(Beginning of Raw data)

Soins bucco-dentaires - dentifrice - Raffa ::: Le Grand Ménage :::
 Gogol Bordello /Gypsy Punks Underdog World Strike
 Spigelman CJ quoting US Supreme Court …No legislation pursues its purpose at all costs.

(End of Raw data)

• **Instructions to follow**:
Only a word-for-word repetition of the lines from the one containing "Gogol Bordello /Gypsy" to the final line of the data above counts as the answer.

• **Result of this exercise**:
 Gogol Bordello /Gypsy Punks Underdog World Strike
 Spigelman CJ quoting US Supreme Court …No legislation pursues its purpose at all costs.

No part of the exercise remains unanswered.